Segundo a Organização Mundial da Saúde, 13% das mortes infantis globais poderiam ser evitadas pelo aleitamento materno exclusivo. Mas em países onde as mulheres têm acesso constante a água potável e dinheiro para comprar um suprimento regular de fórmula infantil, pesquisas mostram que parece não fazer diferença em longo prazo se uma mulher opta por amamentar exclusivamente ou não.

No maior estudo randomizado que mediu o impacto das intervenções de amamentação até o momento, os resultados sugeriram que quase não havia diferença a longo prazo na saúde dos bebês que foram amamentados exclusivamente e daqueles que foram alimentados com fórmula infantil ou uma mistura dos dois.
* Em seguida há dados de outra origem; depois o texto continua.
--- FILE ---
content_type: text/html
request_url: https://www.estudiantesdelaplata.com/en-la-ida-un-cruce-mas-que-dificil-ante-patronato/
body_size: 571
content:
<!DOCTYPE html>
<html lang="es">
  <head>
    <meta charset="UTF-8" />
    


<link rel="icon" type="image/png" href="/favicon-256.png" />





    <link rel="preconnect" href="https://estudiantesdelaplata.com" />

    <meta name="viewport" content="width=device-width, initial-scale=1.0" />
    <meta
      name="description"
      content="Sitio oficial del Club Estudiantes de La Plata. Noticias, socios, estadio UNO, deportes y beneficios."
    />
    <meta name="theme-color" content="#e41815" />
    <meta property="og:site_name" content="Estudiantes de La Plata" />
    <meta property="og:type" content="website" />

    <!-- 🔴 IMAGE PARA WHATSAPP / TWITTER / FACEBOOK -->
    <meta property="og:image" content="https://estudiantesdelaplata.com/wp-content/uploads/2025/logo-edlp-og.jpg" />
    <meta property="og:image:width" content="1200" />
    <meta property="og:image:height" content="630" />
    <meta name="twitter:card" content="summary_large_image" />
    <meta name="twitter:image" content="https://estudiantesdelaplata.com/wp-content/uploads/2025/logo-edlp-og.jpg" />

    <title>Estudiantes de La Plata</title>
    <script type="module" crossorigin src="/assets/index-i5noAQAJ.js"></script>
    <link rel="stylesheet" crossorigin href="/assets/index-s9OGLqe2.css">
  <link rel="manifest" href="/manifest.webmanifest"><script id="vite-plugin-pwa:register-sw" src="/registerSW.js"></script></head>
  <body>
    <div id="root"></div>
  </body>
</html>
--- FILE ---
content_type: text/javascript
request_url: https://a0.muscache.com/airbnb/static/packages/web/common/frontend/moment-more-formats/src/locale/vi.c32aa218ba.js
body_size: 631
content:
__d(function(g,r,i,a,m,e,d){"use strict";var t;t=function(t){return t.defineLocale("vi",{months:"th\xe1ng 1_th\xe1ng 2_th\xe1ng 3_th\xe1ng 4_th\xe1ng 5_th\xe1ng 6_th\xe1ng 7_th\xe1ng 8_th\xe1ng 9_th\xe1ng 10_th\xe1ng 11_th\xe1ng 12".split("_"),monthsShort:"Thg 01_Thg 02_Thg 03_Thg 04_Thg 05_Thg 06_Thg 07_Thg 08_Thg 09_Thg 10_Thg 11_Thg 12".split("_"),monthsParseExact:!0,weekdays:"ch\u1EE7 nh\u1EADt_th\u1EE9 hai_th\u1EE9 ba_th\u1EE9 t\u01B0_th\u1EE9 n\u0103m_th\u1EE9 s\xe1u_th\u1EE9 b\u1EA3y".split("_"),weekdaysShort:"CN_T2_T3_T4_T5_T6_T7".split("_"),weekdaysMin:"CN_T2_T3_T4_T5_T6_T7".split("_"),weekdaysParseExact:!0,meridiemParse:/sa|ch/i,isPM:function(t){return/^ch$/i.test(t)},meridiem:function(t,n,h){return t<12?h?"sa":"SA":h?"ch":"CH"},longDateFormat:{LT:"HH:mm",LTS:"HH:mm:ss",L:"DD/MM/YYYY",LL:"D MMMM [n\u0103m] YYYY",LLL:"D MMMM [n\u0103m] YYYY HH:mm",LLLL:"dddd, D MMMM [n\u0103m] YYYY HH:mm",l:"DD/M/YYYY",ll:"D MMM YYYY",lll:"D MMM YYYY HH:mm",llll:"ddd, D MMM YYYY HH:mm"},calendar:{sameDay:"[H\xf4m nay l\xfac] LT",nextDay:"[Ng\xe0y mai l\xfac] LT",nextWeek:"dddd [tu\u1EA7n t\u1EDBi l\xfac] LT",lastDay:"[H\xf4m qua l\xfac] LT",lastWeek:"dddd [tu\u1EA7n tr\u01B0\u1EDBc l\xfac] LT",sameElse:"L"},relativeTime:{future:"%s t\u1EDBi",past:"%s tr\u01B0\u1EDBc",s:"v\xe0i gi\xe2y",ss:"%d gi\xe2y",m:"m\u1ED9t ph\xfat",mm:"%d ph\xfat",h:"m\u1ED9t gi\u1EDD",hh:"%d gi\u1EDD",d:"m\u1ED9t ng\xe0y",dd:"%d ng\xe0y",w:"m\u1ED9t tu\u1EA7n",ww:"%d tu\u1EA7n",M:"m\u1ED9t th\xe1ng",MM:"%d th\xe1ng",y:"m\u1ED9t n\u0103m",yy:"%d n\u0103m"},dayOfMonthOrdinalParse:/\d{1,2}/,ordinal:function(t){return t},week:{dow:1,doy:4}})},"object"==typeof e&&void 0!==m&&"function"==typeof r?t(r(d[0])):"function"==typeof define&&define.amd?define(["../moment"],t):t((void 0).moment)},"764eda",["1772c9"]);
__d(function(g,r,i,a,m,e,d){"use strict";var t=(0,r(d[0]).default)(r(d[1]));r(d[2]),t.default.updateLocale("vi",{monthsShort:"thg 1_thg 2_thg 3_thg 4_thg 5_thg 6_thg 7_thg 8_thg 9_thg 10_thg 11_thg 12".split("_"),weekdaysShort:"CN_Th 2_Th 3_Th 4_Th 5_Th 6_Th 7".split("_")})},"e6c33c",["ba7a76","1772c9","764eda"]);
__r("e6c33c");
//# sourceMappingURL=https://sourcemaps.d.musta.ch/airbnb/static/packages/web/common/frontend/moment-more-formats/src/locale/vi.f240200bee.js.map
Os autores testaram com dois grupos: jovens mães em hospitais de Belarus onde havia orientação sobre amamentação após o nascimento, e outras puérperes que não receberam nenhum tipo de orientação como grupo de controle.

Nos primeiros seis meses após o nascimento, os autores notaram algumas diferenças: os bebês do grupo de controle tiveram mais infecções do trato gastrointestinal e eczema atópico no primeiro ano de vida.

Depois de seis anos e meio, os pesquisadores voltaram a examinar as mesmas crianças e viram que as que foram amamentadas tinham um desempenho verbal e pontuação de QI ligeiramente melhores em comparação com as do outro grupo.

Em outro acompanhamento, quando as crianças tinham 16 anos, os pesquisadores relataram apenas uma diferença entre os dois grupos: os adolescentes que foram amamentados exclusivamente por mais tempo pareciam ter uma função verbal ligeiramente maior.

Michael Kramer, o principal autor do estudo, disse que ficou desapontado com alguns resultados, como o que mostrou que o impacto no QI parecia diminuir com o tempo. Mesmo assim, Kramer, que é pediatra, ainda acredita que a amamentação seja a melhor opção.